The kernel, on the other hand, seems to not use any:

$ ./arm-openwrt-linux-objdump -d ip_tables.ko | grep -i vadd
$ ./arm-openwrt-linux-objdump -d ip_tables.ko | grep -i vmul
$ ./arm-openwrt-linux-objdump -d ip_tables.ko | grep -i vabs
$ ./arm-openwrt-linux-objdump -d ip_tables.ko | grep -i vand
$ ./arm-openwrt-linux-objdump -d ip_tables.ko | grep -i i64
$ ./arm-openwrt-linux-objdump -d ip_tables.ko | grep -i i32
$

So, if my little experiment is generalizable, the change could leave at least the routing performance of the router unchaged. Running userspace apps could get less efficient, though.

2 Likes

probably most those involving mathematical operations with

, e.g. randomness, checksums, cryptography

anyone?
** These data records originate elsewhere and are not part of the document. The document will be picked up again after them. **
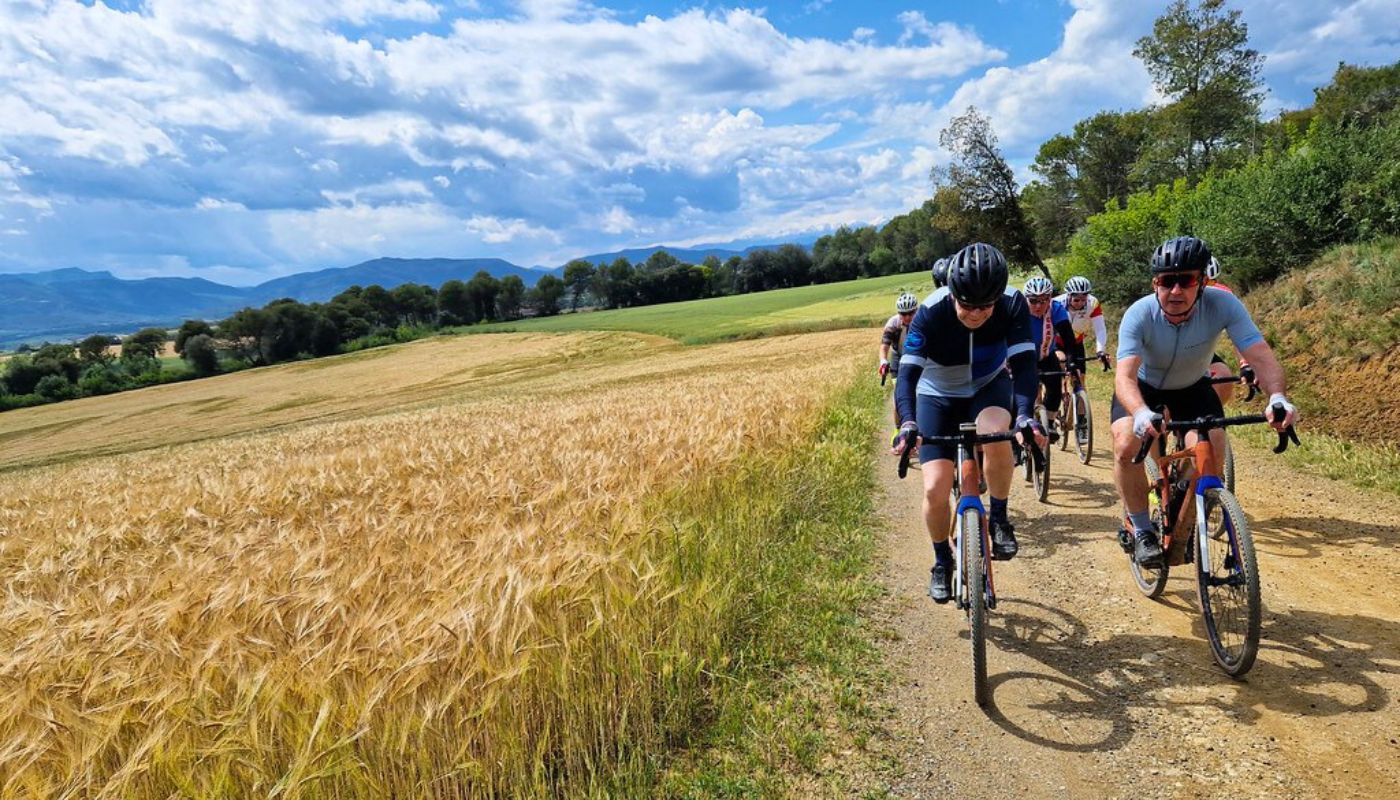gravel-bike-costa-brava-wheat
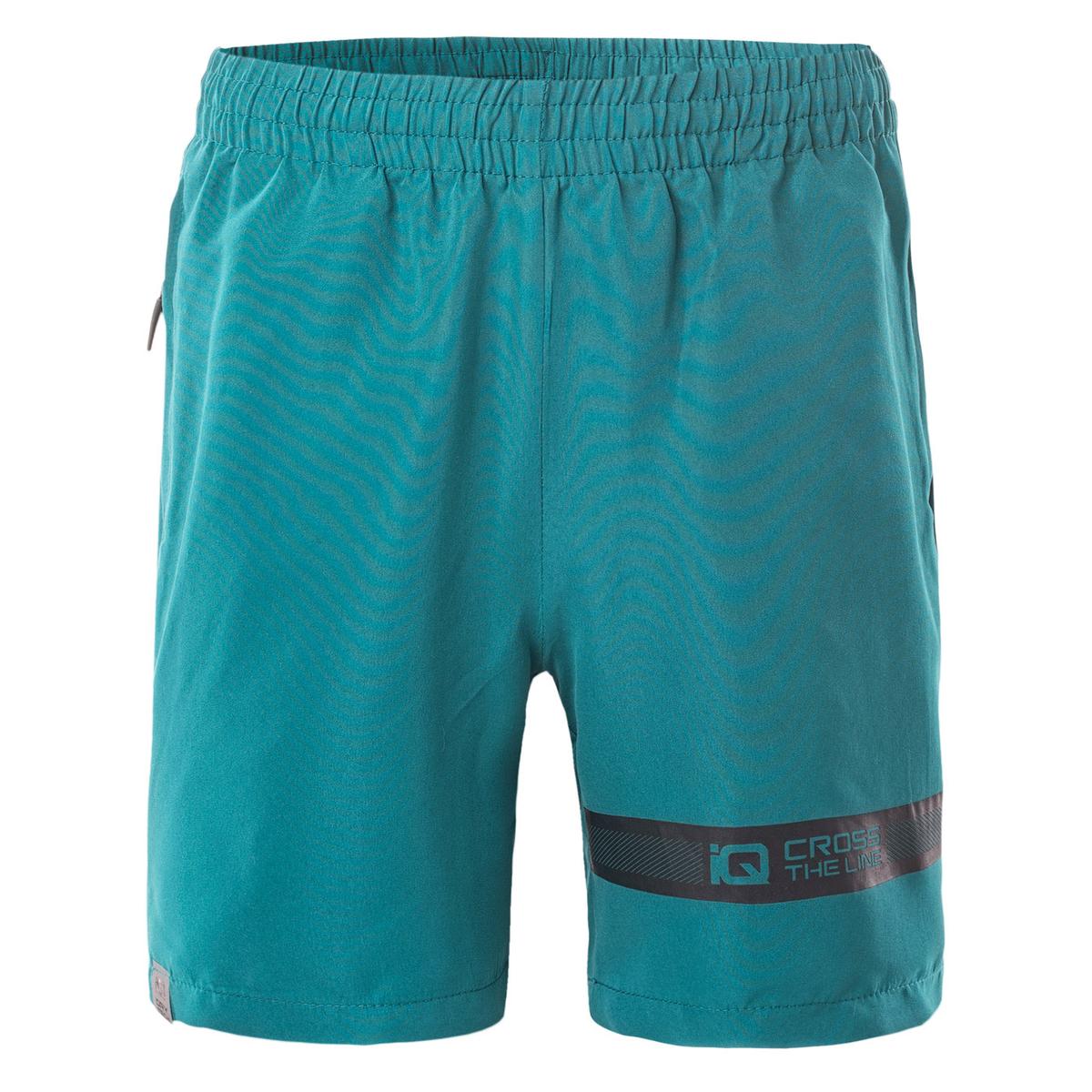 product/i/q/iq-cross-the-line_m000149234_deep-lagoon_1.jpg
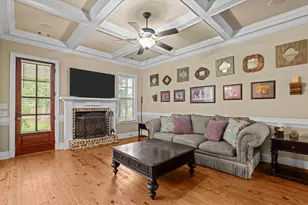 2516 Laurel Dr, Evans, GA 30809 - Photo 11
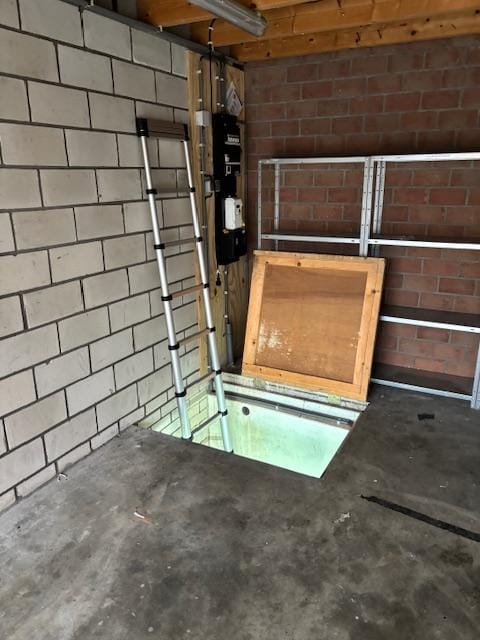 Foto 7 van Wolweverslaan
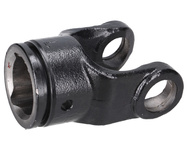 Widłak wewnętrzny do rury zewnętrznej 27X70 rura 43.4 seria 3 WARYŃSKI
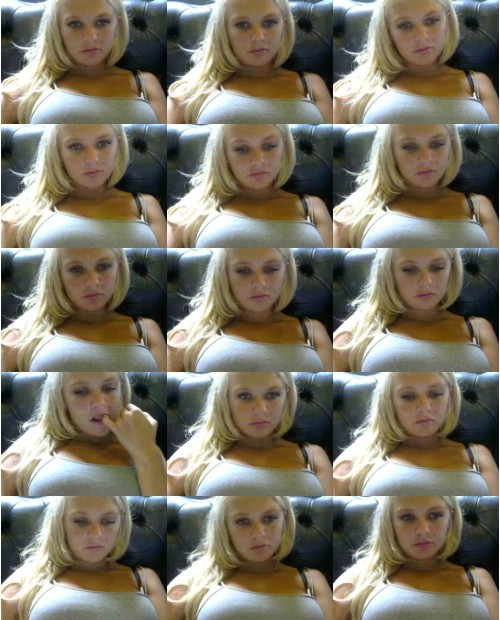 Download Video File: myfreecams katieshire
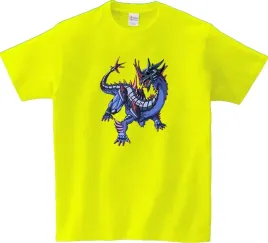 koszulka-t-shirt-bakugan-producent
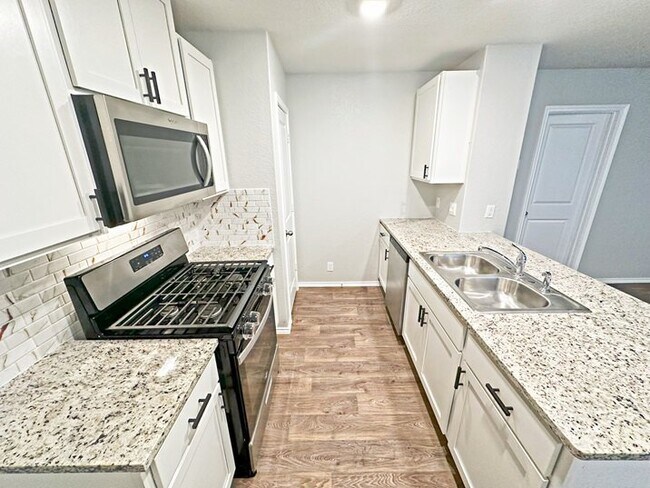 Photo - 15518 Smoky Honeyeater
I plan to move to HBT anyway, so I’d like to help with any benchmarks, if this can tell us anything…

The baseline should be the same OS version, with same settings/userland, otherwise the benchmark gets skewed.


Requires to compile kernel and userland with the NEON instruction set instead of the introduced patch.

iiuc you don’t have time to test, so it’s the least we can compare for now.

doesn’t it require just skip the patch (one-line change)?

and, btw I din’t get the answer to:

is it? or how can I find out?

is it possible for us to check the differencies in performance somehow?